Saturday was Lachenmann-fest, a three concert marathon at Radialsystem, each with a single major work by the eminent composer. The works surrounding Lachenmann’s proved just as engaging as those by the composer himself. In the first concert, the Sonar and Bordun Quartets performed Walter Zimmermann’s eerie Fränkische Tanze, a series of antique dances played on glassy harmonics by one quartet (the Sonar), accompanied by an unsettling drone played by another (the Bordun); the almost Ivesian displacement produced a lingering, almost haunting effect. The Sonar players followed with Michael Hirsch’s String Quartet, a twitchy, episodic work of tiny fragments which seemed to build towards something without ever quite reaching it.
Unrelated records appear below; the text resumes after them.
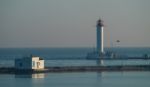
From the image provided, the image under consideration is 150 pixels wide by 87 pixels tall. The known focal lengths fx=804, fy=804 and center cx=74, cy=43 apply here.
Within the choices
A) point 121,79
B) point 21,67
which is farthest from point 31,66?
point 121,79

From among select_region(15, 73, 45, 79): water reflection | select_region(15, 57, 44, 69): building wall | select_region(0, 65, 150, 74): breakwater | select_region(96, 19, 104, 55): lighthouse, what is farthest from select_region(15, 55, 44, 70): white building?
select_region(96, 19, 104, 55): lighthouse

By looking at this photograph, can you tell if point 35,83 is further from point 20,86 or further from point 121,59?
point 121,59

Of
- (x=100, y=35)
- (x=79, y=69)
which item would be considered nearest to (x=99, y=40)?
(x=100, y=35)

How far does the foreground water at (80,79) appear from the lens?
5666 cm

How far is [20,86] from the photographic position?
183 feet

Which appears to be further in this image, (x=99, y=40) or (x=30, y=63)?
(x=99, y=40)

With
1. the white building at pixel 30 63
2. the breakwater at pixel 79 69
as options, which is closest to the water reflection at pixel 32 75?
the breakwater at pixel 79 69

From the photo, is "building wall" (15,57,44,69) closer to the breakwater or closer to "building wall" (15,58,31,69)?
"building wall" (15,58,31,69)

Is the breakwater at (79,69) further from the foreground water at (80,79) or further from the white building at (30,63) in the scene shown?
the foreground water at (80,79)

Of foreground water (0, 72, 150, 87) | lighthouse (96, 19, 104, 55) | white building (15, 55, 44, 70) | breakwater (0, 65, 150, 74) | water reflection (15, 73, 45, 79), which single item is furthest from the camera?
lighthouse (96, 19, 104, 55)

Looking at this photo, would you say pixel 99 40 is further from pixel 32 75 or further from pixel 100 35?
pixel 32 75

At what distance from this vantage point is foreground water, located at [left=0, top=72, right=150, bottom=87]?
5666 centimetres

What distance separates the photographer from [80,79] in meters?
61.5

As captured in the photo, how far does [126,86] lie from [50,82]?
6.66 m
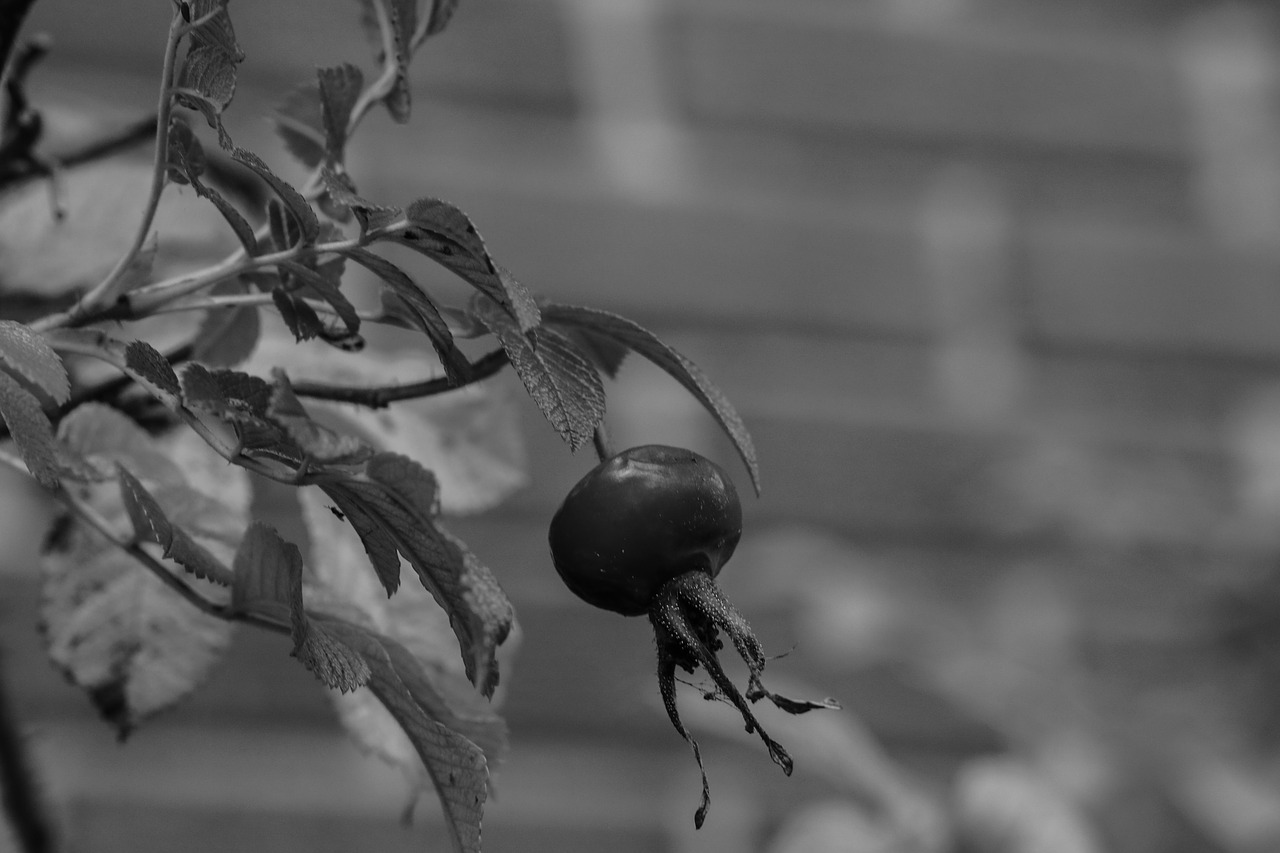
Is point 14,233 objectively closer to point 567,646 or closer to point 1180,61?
point 567,646

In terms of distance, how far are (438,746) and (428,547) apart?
0.23 ft

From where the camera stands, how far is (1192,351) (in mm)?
1556

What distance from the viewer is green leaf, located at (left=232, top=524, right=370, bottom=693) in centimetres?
27

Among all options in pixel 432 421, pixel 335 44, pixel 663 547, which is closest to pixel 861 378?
pixel 335 44

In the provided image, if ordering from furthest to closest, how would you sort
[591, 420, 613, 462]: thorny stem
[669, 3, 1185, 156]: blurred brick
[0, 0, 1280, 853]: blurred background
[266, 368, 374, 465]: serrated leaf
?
[669, 3, 1185, 156]: blurred brick, [0, 0, 1280, 853]: blurred background, [591, 420, 613, 462]: thorny stem, [266, 368, 374, 465]: serrated leaf

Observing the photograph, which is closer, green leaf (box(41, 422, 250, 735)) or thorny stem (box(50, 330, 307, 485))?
thorny stem (box(50, 330, 307, 485))

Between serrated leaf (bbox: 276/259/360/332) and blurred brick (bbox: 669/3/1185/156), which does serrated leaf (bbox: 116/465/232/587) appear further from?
blurred brick (bbox: 669/3/1185/156)

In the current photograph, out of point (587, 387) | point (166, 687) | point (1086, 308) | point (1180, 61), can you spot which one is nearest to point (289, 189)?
point (587, 387)

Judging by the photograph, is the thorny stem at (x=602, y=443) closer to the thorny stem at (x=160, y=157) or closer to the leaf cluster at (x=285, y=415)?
the leaf cluster at (x=285, y=415)

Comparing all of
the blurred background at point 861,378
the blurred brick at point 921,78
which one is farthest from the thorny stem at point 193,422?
the blurred brick at point 921,78

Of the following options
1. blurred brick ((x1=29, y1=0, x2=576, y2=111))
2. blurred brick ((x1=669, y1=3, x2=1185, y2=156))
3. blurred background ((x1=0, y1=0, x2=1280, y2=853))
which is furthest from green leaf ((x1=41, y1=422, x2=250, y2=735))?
blurred brick ((x1=669, y1=3, x2=1185, y2=156))

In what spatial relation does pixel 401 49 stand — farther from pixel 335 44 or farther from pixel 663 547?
pixel 335 44

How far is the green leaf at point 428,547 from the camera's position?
23 cm

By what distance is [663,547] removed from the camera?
0.32 m
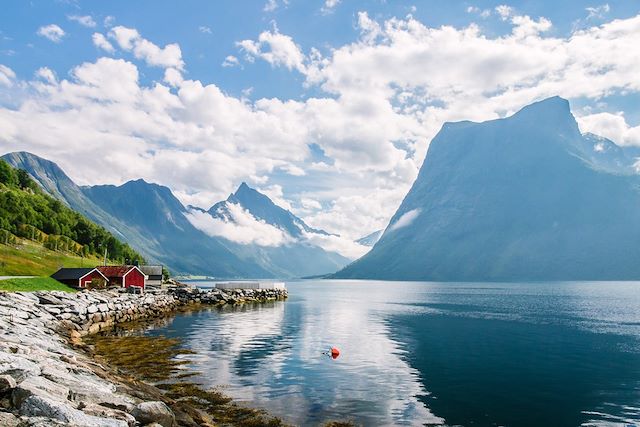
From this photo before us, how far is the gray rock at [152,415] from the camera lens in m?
21.8

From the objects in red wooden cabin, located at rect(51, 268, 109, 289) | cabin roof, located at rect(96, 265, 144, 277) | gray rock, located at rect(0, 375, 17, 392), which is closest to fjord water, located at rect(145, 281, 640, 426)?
gray rock, located at rect(0, 375, 17, 392)

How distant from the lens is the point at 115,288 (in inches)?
4496

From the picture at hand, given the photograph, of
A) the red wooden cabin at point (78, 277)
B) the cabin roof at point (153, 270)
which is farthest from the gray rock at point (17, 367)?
the cabin roof at point (153, 270)

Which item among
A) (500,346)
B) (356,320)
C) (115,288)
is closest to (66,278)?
(115,288)

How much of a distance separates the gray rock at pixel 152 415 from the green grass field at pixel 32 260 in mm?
102317

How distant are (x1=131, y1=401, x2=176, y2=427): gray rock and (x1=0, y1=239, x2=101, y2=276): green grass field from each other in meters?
102

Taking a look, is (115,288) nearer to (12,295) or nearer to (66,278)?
(66,278)

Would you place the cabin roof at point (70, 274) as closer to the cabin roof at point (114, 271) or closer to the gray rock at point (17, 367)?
the cabin roof at point (114, 271)

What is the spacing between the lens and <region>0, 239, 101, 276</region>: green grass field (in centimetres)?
11076

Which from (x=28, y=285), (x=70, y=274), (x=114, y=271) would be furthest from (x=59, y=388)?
(x=114, y=271)

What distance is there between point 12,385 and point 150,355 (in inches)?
1235

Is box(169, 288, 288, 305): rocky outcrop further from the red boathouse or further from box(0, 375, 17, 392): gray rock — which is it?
box(0, 375, 17, 392): gray rock

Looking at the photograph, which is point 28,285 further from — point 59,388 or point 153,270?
point 153,270

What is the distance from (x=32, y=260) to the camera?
13200 centimetres
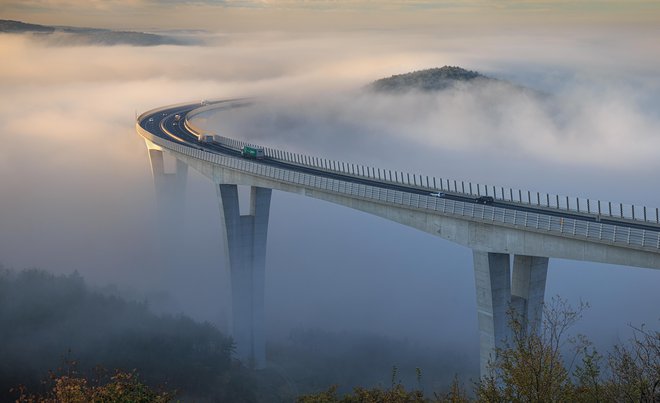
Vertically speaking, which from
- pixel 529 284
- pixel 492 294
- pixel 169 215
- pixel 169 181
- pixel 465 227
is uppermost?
pixel 169 181

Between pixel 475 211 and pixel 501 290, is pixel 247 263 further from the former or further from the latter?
pixel 501 290

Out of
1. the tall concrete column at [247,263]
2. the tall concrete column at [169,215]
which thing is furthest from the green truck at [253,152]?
the tall concrete column at [169,215]

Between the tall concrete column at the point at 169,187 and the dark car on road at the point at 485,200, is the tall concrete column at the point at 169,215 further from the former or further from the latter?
the dark car on road at the point at 485,200

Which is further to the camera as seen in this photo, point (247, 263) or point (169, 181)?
point (169, 181)

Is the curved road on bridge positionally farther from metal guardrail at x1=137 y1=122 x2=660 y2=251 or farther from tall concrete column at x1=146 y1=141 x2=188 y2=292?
tall concrete column at x1=146 y1=141 x2=188 y2=292

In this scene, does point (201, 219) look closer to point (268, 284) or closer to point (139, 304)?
point (268, 284)

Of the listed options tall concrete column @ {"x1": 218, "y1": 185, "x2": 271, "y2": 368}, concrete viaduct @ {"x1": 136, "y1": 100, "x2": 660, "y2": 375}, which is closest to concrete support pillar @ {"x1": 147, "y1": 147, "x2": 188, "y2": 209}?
concrete viaduct @ {"x1": 136, "y1": 100, "x2": 660, "y2": 375}

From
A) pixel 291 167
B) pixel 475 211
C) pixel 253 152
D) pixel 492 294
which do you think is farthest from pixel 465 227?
pixel 253 152
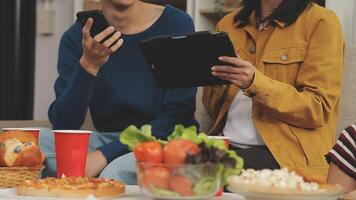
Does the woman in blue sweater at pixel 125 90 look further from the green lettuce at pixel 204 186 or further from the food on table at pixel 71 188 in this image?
the green lettuce at pixel 204 186

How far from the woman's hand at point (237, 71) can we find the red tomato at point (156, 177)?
68 cm

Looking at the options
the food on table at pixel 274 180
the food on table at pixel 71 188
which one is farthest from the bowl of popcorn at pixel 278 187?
the food on table at pixel 71 188

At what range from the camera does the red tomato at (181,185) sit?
85 centimetres

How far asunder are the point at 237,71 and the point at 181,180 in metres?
0.69

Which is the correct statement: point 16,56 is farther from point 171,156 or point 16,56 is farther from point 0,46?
point 171,156

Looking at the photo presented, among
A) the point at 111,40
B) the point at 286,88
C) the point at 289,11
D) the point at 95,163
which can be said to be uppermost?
the point at 289,11

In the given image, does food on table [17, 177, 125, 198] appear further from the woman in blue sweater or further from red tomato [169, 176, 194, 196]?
the woman in blue sweater

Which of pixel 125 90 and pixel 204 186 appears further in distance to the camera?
pixel 125 90

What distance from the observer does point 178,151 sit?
34.0 inches

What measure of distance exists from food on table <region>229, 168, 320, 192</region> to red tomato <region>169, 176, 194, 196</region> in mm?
88

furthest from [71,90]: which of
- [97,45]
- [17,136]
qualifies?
[17,136]

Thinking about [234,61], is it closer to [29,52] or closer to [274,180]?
[274,180]

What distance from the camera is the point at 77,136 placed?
1170 millimetres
The ensemble recherche gave a heated rendition of Allegro sostenuto, one of Lachenmann’s classic works, a grand trio for clarinet, violin, and piano. Lachenmann crafts fierce dialogues between the three instruments, delicate gestures alternating with bouts of extreme violence. Frequently, the clarinetist stood to play directly into the piano and the pianist hit the resonator with a hammer or ran a credit card along the strings; somehow the cello escaped unscathed.
This would all seem absolutely nuts if it weren’t for the orchestral concert which followed, perhaps the wildest a full Mahlerian-size ensemble can get. Two works composers Simon Steen-Andersen and Iris Ter Schiphorst, made Lachenmann’s massive, muted orchestral rumination Staub seem rather tame. Andersen’s Ouvertures is a concerto for amplified Guzheng, a plucked Chinese zither which the composer turns into a mindbending web of rhythmical genius, locking in grids of crossrhythms in-between deafening synthesizer meltdowns and orchestral smears. Liu Le, the soloist, seemed to embody the instrument itself, fearlessly embracing Andersen’s wild extended techniques, which elicited the strangest and most exotic variety of sounds I’ve ever heard. Christoph Grund, the keyboardist in Schiphorst’s Dislokationen, matched Le’s intensity, playing amplified piano with one hand and keyboard sampler with the other as gigantic rap grooves blasted in the background. Schiphorst sets up huge backbeats in the orchestra and electronics, with a pulverizing piano part and occasional sample of a rapper screaming something about the motherfucking remix. The Rundfunk Sinfonie Orchester Berlin took it all in stride, with conductor Peter Rundel masterfully keeping everything together.
Things mercifully cooled down with the last event of the night: Nicolas Hodges’ solo recital, with music of Brice Pauset and Lachenmann. Pauset’s two sets of Canons for piano, contrapuntal noodling punctuated by moments of crystal stillness, showed promise for the French composer, whose music resembles Boulez without the edge (I did not particularly enjoy the premiere of his monodrama Exercises du Silence at the Staatsoper earlier this month). Lachenmann had the final word with his Serynade, a relatively relaxed piece—no credit cards or hammers here, just frozen clumps of lingering cluster chords, often played by entire elbows rather than just fingers. Serynade is an entrancing work, full of submerged violence and obsessive repetitions, and Hodges gave it a consummate performance, with intimate tenderness and theatrical bravado—a fine send-off to an eclectic but engaging festival.
Edit: Originally I said Steen-Andersen and Schiphorst were Dutch. In fact, Steen-Andersen is Danish and Shiphorst German.